# [Exercise requirements]
Retype every one of the records below word for word, omitting the pictures from your answer.

::: Given data :::

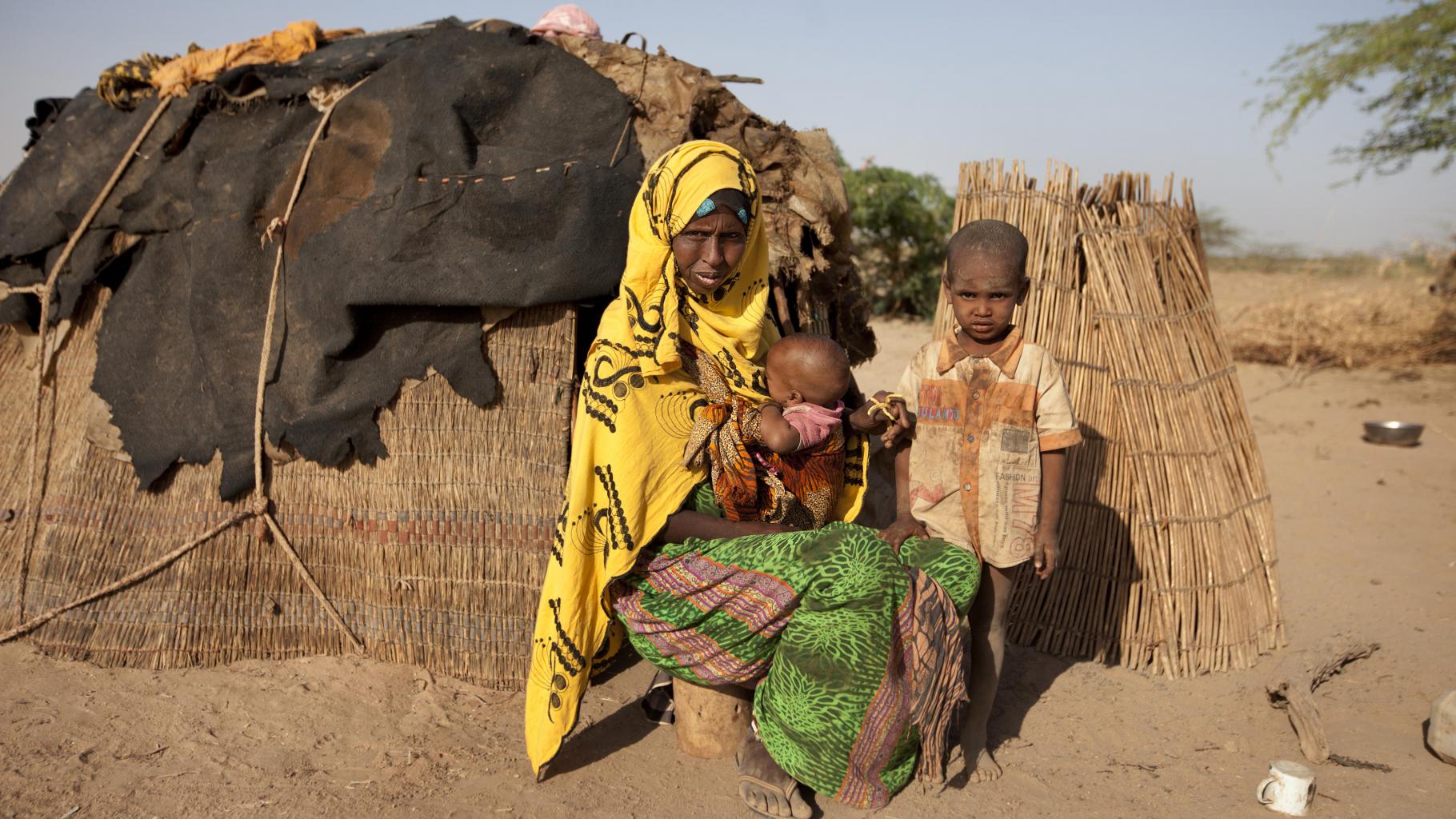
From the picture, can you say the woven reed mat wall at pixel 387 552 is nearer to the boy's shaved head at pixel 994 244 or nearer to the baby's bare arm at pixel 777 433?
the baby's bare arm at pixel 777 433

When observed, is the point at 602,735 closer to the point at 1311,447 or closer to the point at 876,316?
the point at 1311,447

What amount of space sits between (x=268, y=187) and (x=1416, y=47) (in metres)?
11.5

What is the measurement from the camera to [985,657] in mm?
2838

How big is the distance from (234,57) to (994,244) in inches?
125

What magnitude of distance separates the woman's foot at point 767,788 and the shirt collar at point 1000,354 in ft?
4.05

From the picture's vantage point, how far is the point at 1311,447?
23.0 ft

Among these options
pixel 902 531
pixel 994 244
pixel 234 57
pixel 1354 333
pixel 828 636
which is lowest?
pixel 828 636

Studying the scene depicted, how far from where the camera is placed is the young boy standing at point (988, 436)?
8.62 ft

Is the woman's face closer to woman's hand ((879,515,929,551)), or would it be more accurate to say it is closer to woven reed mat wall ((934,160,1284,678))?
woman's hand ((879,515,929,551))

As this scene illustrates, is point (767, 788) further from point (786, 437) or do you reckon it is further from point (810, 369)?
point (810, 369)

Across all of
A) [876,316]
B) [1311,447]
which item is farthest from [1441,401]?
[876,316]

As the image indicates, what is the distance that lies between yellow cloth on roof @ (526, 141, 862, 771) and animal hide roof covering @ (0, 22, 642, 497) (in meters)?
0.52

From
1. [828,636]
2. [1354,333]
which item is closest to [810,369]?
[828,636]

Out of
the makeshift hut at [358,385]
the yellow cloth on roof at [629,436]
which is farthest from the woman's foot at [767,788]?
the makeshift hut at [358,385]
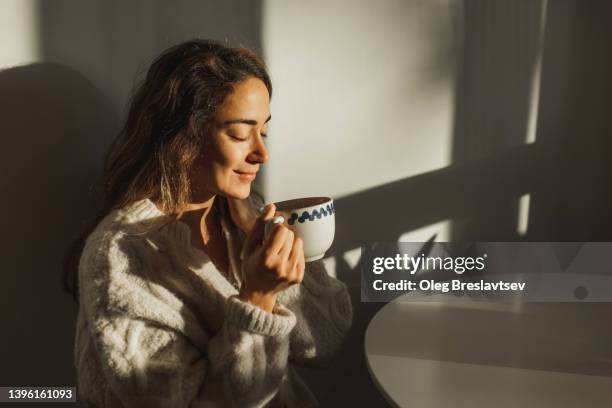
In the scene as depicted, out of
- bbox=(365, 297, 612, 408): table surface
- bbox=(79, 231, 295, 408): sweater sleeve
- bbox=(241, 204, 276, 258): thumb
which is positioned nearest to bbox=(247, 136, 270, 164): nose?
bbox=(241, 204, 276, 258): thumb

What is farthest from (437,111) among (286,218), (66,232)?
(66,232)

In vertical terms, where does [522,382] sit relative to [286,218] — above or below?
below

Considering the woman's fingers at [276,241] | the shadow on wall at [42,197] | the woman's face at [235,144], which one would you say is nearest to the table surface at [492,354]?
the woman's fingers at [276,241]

:::

# [Correct output]
From the picture, can you say the woven reed mat wall at pixel 387 552 is nearer to the boy's shaved head at pixel 994 244 or nearer to the baby's bare arm at pixel 777 433?
the baby's bare arm at pixel 777 433

When observed, is the point at 602,735 closer to the point at 1311,447 or closer to the point at 876,316?
the point at 1311,447

What amount of space sits between (x=268, y=187) and (x=1416, y=47) (in metres)?
11.5

What is the measurement from the camera to [985,657] in mm?
2838

How big is the distance from (234,57) to (994,244) in inches?
125

What magnitude of distance separates the woman's foot at point 767,788 and the shirt collar at point 1000,354 in ft?
4.05

From the picture's vantage point, how far is the point at 1311,447?
23.0 ft

Among these options
pixel 902 531
pixel 994 244
pixel 234 57
pixel 1354 333
pixel 828 636
which is lowest?
pixel 828 636

Studying the scene depicted, how far from where the camera is placed is the young boy standing at point (988, 436)?
8.62 ft

Is the woman's face closer to woman's hand ((879,515,929,551)), or would it be more accurate to say it is closer to woven reed mat wall ((934,160,1284,678))?
woman's hand ((879,515,929,551))

As this scene illustrates, is point (767, 788) further from point (786, 437) or do you reckon it is further from point (810, 369)?
point (810, 369)

Across all of
A) [876,316]
B) [1311,447]
which item is farthest from [1441,401]?
[876,316]

As the image indicates, what is the distance that lies between yellow cloth on roof @ (526, 141, 862, 771) and animal hide roof covering @ (0, 22, 642, 497) (in meters)?
0.52

From
1. [828,636]
2. [1354,333]
which item is closest to [810,369]?
[828,636]

Out of
the makeshift hut at [358,385]
the yellow cloth on roof at [629,436]
which is farthest from the woman's foot at [767,788]?
the makeshift hut at [358,385]
In the scene as depicted, out of
- bbox=(365, 297, 612, 408): table surface
- bbox=(79, 231, 295, 408): sweater sleeve
- bbox=(241, 204, 276, 258): thumb
which is positioned nearest to bbox=(247, 136, 270, 164): nose?
bbox=(241, 204, 276, 258): thumb

What is farthest from (437,111) among (286,218), (66,232)?
(66,232)

In vertical terms, where does [522,382] sit relative to [286,218] — above or below?
below

Considering the woman's fingers at [276,241] | the shadow on wall at [42,197] | the woman's face at [235,144], which one would you say is nearest to the table surface at [492,354]?
the woman's fingers at [276,241]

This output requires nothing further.